Executive Director Kris Bousquet said this drove people back to the grocery store to get milk or other dairy products for their families as they started cooking more at home.
He said these buying patterns increased the demand for dairy products by 200%.
Now, most of the frequent buying has subsided but there is still an increased demand for milk.
Bousquet said the national average has increased 3.9% compared to last year and that’s around where Nebraska is, as the dairy industry helps fulfill the needs of families and the food industry as they open back up.
“3.9% increase throughout the entire year, that’s tracking the last couple of years that food and milk has typically been on the decline, but fluid milk and dairy consumption all together is tracking for a higher pace. So, we’re really encouraged about that,” said Nebraska Dairy Association Executive Director Kris Bousquet.
Milk has typically been on the decline due to other alternatives like almond milk but Bousquet said he’s happy people are seeing the benefits of real dairy that they keep coming back to.

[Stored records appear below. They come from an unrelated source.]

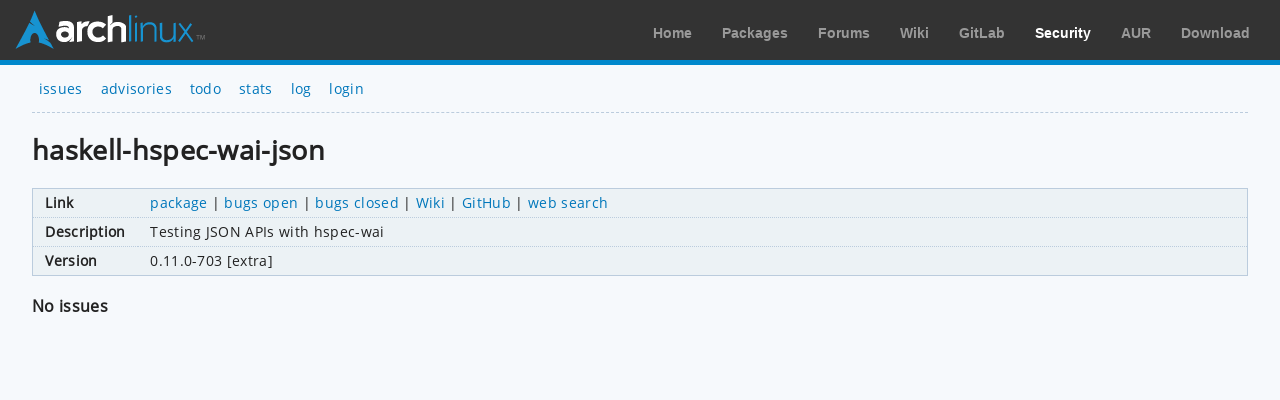

--- FILE ---
content_type: text/html; charset=utf-8
request_url: https://security.archlinux.org/package/haskell-hspec-wai-json
body_size: 745
content:
<!DOCTYPE html>
<html>
	<head>
		<title>haskell-hspec-wai-json - Arch Linux</title>
		<meta http-equiv="Content-Type" content="text/html; charset=utf-8"/>
		<link rel='icon' href='/static/favicon.ico' />
		<link rel='stylesheet' href='/static/normalize.css' type='text/css' media='all' />
		<link rel='stylesheet' href='/static/style.css' type='text/css' media='all' />
		<link href="/advisory/feed.atom" rel="alternate" title="Recent advisories" type="application/atom+xml">
	</head>
	<body>
		<div id="archnavbar">
			<div id="logo"><a href="https://archlinux.org" title="Return to the main page">Arch Linux</a></div>
			<div id="archnavbarmenu">
				<ul id="archnavbarlist">
					<li id="anb-home"><a href="https://archlinux.org" title="Arch news, packages, projects and more">Home</a></li>
					<li id="anb-packages"><a href="https://archlinux.org/packages/" title="Arch Package Database">Packages</a></li>
					<li id="anb-forums"><a href="https://bbs.archlinux.org/" title="Community forums">Forums</a></li>
					<li id="anb-wiki"><a href="https://wiki.archlinux.org/" title="Community documentation">Wiki</a></li>
					<li id="anb-gitlab"><a href="https://gitlab.archlinux.org/" title="GitLab">GitLab</a></li>
					<li id="anb-security"><a href="https://security.archlinux.org/" title="Arch Linux Security Tracker">Security</a></li>
					<li id="anb-aur"><a href="https://aur.archlinux.org/" title="Arch Linux User Repository">AUR</a></li>
					<li id="anb-download"><a href="https://archlinux.org/download/" title="Get Arch Linux">Download</a></li>
				</ul>
			</div>
		</div>
		<div class="content">
			<div class="navbar">
				<ul>
					<li><a href="/">issues</a></li>
					<li><a href="/advisory">advisories</a></li>
					<li><a href="/todo">todo</a></li>
					<li><a href="/stats">stats</a></li>
					<li><a href="/log">log</a></li>
					<li><a href="/login" accesskey="l">login</a></li>
				</ul>
			</div>
			<hr />
			<h1>haskell-hspec-wai-json</h1>
			<table class="styled-table column-major full size">
				<tbody>
					<tr>
						<td>Link</td>
						<td class="full size">
							<a href="https://www.archlinux.org/packages/extra/x86_64/haskell-hspec-wai-json">package</a> |
							<a href="https://bugs.archlinux.org/?project=0&order=id&sort=desc&string=haskell-hspec-wai-json">bugs open</a> |
							<a href="https://bugs.archlinux.org/?project=0&order=id&sort=desc&status%5B%5D=closed&string=haskell-hspec-wai-json">bugs closed</a> |
							<a href="https://wiki.archlinux.org/index.php/Special:Search?search=%22haskell-hspec-wai-json%22">Wiki</a> |
							<a href="https://github.com/search?type=Repositories&q=%22haskell-hspec-wai-json%22">GitHub</a> |
							<a href="https://www.google.net/search?gws_rd=cr&q=%22haskell-hspec-wai-json%22">web search</a>
						</td>
					</tr>
					<tr>
						<td>Description</td>
						<td>Testing JSON APIs with hspec-wai</td>
					</tr>
					<tr>
						<td>Version</td>
						<td>
							0.11.0-703 [extra]
						</td>
					</tr>
				</tbody>
			</table>
			<h2>No issues</h2>
		</div>
	</body>
</html>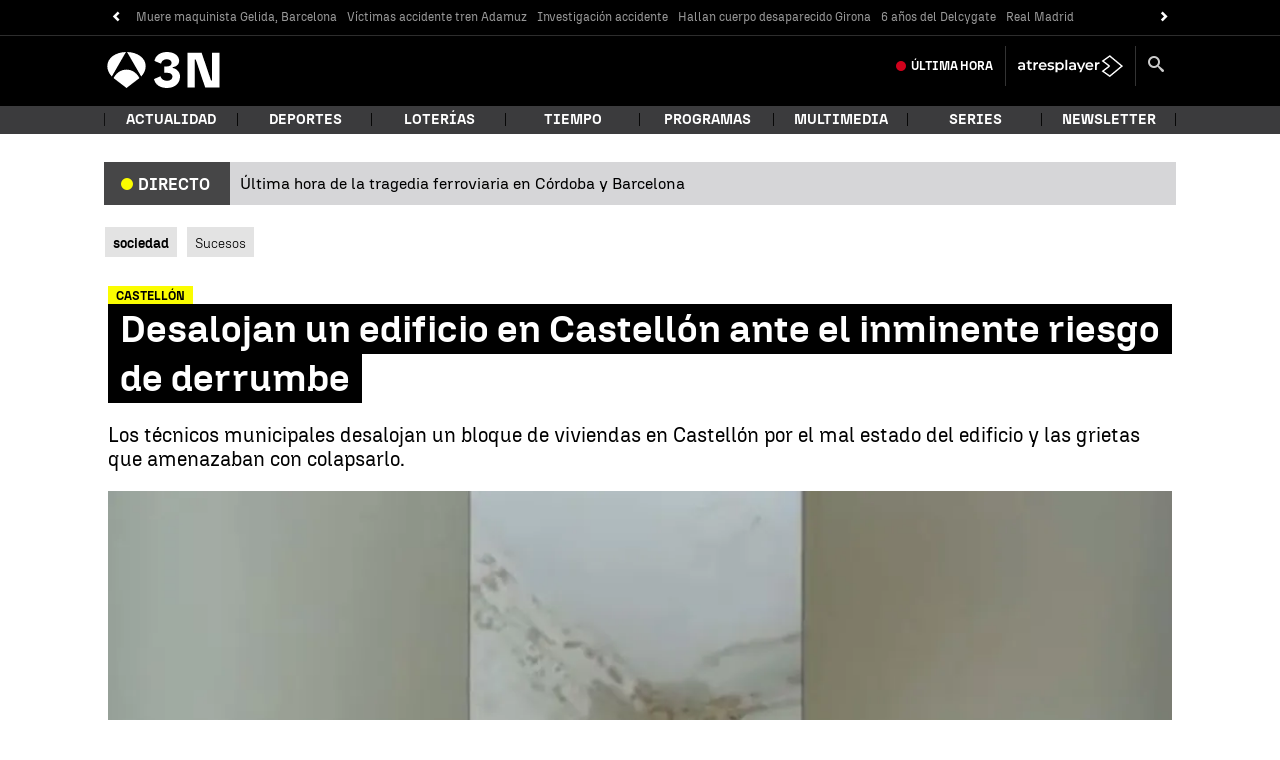

--- FILE ---
content_type: application/x-javascript;charset=utf-8
request_url: https://smetrics.antena3.com/id?d_visid_ver=5.5.0&d_fieldgroup=A&mcorgid=09DCC8AD54D410FF0A4C98A6%40AdobeOrg&mid=31793151947719463539165862957881847829&ts=1768990139715
body_size: -35
content:
{"mid":"31793151947719463539165862957881847829"}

This positive news is the spark the industry has been looking forward to after all that they have been through.
“I think dairy farmers have been dealing with a lot, not only with the floods last year and some of the market conditions we’ve been dealing with over the past 5 or 6 years, and also COVID-19 this year. Seeing that product go back into the home, back to the areas where we built our good name,” said Bousquet.
Dairy farmer Steve Wolfe added, “tt’s very uplifting. We just hope that the market can stay stable. It’s of course been turned upside down.”
The coronavirus has heavily impacted the dairy market but with the current increased sales and demand in the U.S., Bousquet said there’s also a demand outside the country as seen with an increase of exports.
He said since January there is an increase of 10% in volume of exported dairy product and the value of that exported product is 12%.
“18% higher volumes, just in May and 8% higher value compared to 2019. Even though we experienced some really interesting market issues with COVID-19, we’re getting more money out of our milk and our dairy products in our export markets,” said Bousquet.
This increased demand has also led to a better price for farmers on their milk check, which farmers will hopefully start to see soon.
“We are hopefully going to see some when we get our final check for July milk on the 15th of August. We’re hoping to see some increase there. Unfortunately the last three to four months, we received a little less than production cost, but we’re hoping to see that change here, if not August, then September,” said Wolfe.
Another positive for dairy farmers is an increased hundredweight price. A few months ago they were around the $10 range, now they are getting close to the $20 range.
Bousquet added, “farmers, although they are seeing a fairly decent pay price right now, we’ve been experiencing some fair low milk prices for the 5 to 6 years and so although, the price from the outside looking in looks fairly good. There’s still a lot of ground to make up.”
Both are optimistic for the future that the increased dairy sales and prices will continue.
“We just need the economy to get strong again. Naturally, with a strong economy you have people spending more money, people eating out more, hopefully eating more dairy products, so that’s cheese and butter in their diets. That’s just what we’ll look forward to,” said Wolfe.